TASK MATERIAL –
= = = =

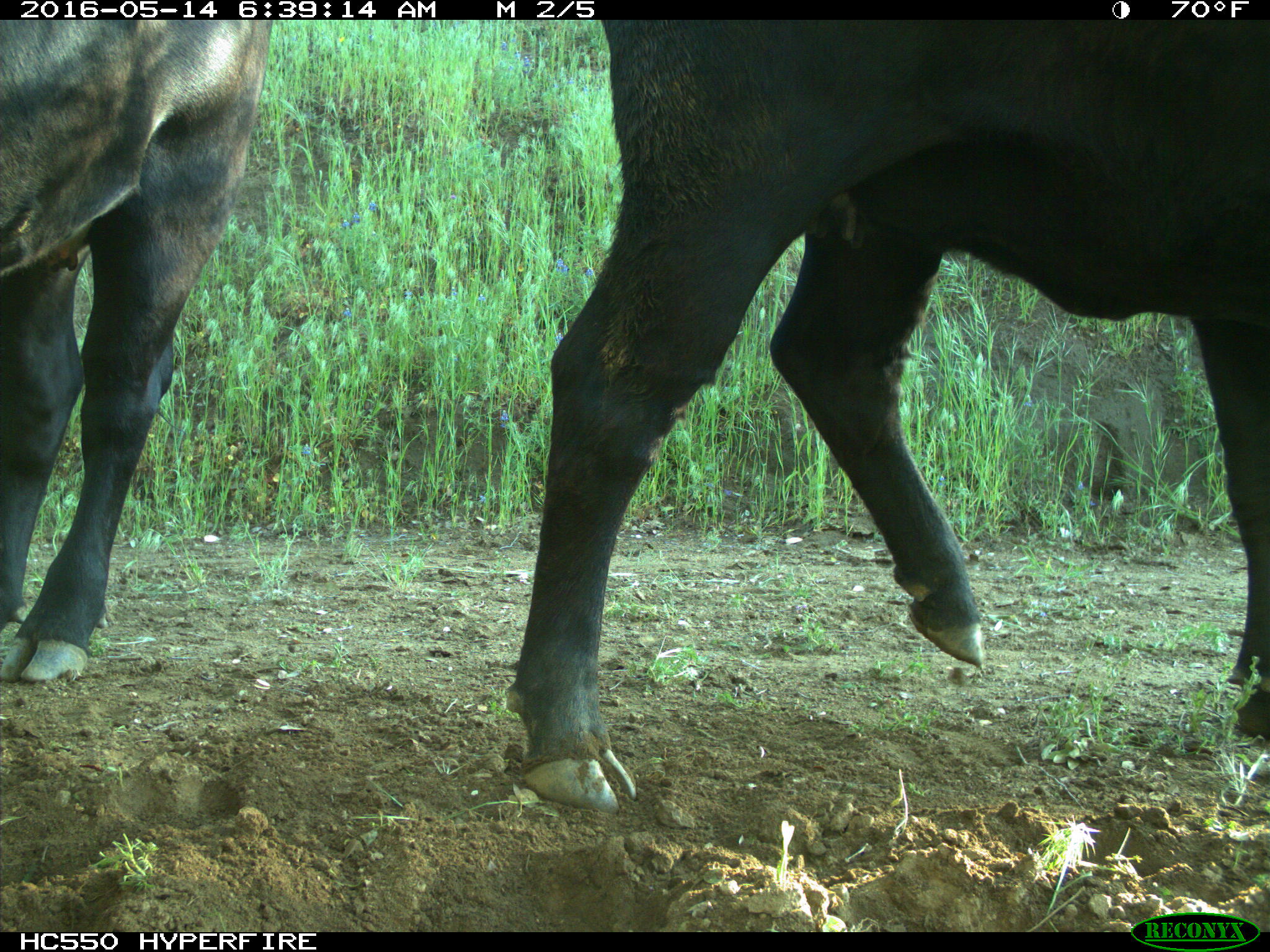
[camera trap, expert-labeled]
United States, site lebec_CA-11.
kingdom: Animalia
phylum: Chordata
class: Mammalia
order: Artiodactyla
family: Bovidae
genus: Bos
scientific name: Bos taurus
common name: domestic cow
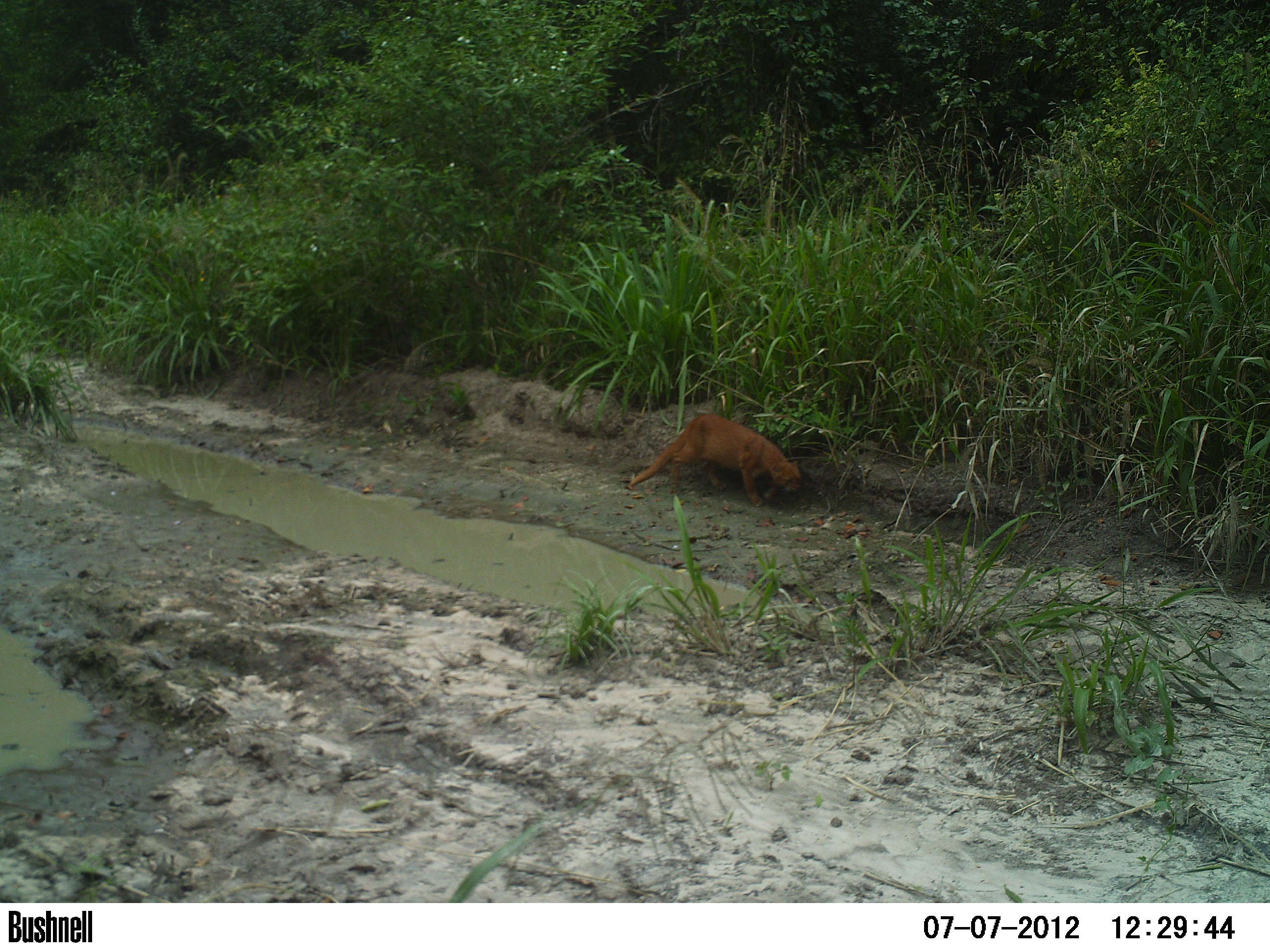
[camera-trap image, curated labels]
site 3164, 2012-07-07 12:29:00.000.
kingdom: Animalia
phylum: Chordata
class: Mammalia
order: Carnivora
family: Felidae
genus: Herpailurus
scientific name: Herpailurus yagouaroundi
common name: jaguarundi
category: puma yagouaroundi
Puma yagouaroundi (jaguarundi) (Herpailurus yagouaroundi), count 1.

= = = =

EXERCISE –
State the number of lines in the data that contain the word "site", offering no other text.

SOLUTION TO THIS EXERCISE –
2